On Windows 2000 you can use the notify object or a custom setup application to copy the miniport INF file to the system INF directory. For either of these, you use SetupCopyOEMInf (described in the Microsoft Windows SDK documentation) to copy the INF. For Windows 2000 SP2and later versions you should use the INF CopyINF Directive in the protocol INF to copy the miniport INF. For more information about copying INF files, see Copying INFs.

A MUX intermediate driver notify object must provide services to install and remove virtual miniports. This can be done automatically or by providing a user interface. It must manage the virtual miniports' device name list in the registry. The device name list defines the bindings between virtual miniports and physical devices. For example, the n-to-one MUX intermediate driver sample notify object maintains a list of virtual miniports bound to each physical device in an UpperBindings registry entry.
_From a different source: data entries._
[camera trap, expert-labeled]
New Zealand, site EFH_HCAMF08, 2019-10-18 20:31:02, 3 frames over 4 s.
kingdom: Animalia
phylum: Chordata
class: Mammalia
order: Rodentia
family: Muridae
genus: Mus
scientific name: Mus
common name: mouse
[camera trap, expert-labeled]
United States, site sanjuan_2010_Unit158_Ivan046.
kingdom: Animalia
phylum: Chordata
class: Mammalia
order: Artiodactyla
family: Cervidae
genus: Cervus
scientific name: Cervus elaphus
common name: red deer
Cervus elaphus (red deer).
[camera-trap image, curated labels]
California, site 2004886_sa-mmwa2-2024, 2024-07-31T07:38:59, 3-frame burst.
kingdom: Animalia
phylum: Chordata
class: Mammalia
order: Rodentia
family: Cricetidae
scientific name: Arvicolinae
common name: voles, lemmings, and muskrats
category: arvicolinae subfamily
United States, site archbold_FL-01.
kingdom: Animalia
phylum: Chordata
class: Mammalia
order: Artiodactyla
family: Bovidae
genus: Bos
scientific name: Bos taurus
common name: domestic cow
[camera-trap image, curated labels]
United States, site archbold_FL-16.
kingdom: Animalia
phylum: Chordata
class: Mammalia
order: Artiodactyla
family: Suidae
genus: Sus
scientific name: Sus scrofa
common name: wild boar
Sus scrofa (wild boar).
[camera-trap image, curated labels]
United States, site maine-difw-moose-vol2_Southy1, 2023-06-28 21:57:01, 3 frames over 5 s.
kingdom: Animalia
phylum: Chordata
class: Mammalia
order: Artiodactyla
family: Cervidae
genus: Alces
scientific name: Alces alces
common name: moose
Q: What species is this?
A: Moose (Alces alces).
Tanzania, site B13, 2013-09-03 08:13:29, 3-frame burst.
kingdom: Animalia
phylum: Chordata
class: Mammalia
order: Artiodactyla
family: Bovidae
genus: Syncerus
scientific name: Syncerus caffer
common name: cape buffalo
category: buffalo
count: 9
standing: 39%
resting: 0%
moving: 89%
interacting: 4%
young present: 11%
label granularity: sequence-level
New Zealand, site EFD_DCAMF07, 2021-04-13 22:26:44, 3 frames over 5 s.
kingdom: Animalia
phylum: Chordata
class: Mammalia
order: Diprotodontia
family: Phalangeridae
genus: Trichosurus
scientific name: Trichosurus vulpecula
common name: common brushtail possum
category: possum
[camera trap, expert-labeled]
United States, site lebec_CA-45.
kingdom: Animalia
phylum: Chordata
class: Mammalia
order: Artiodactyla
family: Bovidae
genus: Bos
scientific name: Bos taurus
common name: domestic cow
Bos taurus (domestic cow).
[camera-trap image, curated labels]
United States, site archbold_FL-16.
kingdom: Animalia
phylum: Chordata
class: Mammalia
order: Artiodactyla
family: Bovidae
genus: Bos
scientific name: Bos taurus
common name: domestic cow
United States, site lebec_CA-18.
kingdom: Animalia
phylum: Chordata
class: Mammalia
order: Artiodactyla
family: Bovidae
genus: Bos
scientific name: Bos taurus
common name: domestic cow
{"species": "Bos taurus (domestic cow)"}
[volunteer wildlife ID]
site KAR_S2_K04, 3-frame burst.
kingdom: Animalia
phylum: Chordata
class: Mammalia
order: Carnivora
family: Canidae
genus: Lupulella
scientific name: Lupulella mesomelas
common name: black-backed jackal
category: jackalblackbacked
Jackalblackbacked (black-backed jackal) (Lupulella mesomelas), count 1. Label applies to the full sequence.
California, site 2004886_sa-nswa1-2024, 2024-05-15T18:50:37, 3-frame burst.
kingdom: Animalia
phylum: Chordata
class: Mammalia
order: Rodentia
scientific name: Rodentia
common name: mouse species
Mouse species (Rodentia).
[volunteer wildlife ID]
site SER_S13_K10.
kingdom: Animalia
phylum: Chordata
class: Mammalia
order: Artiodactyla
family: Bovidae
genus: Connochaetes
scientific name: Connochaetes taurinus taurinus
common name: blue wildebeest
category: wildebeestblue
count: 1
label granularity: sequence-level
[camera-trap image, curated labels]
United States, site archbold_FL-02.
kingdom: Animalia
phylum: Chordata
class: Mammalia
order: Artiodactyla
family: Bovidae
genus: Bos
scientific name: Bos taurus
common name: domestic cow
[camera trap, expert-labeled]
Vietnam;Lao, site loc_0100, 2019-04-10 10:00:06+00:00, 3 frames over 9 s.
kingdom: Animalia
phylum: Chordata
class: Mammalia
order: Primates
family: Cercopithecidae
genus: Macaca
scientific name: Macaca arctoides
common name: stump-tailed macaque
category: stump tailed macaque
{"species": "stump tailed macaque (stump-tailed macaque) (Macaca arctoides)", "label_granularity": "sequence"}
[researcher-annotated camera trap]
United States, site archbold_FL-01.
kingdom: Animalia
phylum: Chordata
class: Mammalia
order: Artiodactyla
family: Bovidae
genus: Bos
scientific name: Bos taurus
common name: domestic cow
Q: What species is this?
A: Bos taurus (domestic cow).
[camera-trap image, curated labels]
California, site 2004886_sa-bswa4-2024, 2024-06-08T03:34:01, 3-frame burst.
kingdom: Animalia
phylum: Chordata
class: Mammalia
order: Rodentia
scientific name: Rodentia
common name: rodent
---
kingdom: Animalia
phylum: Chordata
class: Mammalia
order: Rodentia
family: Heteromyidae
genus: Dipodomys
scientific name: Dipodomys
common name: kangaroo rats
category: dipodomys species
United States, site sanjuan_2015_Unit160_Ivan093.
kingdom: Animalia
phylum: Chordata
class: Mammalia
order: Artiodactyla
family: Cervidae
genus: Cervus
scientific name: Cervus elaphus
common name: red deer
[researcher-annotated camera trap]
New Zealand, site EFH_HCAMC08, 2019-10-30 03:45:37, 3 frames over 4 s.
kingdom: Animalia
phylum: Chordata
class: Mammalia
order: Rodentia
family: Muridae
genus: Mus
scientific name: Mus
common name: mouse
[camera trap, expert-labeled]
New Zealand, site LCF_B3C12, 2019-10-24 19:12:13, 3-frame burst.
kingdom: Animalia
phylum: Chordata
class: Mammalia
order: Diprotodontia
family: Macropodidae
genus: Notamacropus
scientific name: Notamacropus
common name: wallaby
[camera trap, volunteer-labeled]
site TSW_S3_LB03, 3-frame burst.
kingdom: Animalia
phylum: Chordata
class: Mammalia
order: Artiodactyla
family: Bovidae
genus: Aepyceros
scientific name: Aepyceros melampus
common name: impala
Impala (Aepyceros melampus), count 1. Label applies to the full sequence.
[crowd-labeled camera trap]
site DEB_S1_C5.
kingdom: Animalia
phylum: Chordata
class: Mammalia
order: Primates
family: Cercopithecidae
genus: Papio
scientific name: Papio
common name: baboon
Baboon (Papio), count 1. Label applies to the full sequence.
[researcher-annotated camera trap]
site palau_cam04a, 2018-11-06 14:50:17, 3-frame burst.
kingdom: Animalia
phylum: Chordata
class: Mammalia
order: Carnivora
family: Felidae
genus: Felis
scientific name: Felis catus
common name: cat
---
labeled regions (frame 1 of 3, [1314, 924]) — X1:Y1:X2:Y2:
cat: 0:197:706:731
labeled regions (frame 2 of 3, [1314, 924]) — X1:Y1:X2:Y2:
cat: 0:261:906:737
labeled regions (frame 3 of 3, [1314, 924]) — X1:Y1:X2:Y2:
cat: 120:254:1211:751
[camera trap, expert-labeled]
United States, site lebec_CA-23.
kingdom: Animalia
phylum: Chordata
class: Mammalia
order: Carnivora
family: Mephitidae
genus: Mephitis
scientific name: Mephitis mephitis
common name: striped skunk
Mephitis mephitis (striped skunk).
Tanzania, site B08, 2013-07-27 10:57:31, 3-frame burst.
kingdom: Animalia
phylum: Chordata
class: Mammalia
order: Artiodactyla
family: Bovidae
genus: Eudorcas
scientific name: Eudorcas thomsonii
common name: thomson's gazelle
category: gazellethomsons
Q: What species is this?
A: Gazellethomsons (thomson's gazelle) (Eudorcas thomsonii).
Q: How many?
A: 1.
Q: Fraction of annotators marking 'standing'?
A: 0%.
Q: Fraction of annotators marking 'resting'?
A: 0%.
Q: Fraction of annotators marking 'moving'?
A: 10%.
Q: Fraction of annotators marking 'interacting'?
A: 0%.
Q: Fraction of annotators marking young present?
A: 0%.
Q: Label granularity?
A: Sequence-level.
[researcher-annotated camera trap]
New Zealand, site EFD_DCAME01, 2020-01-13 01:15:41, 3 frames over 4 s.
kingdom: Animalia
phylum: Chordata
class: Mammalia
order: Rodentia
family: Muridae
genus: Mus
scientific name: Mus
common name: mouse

The MUX sample driver reads the UpperBindings list and initializes a virtual miniport for each entry.

Your MUX intermediate driver should use the UpperRange/LowerRange entries to control external bindings. However, you can control external bindings from your notify object if necessary. For more information about bindings in intermediate drivers, see Intermediate Driver UpperRange And LowerRange INF File Entries

Your notify object can optionally provide a user interface that allows the user to change or view your driver's configuration. The MUX intermediate driver sample includes an example user interface for a notify object.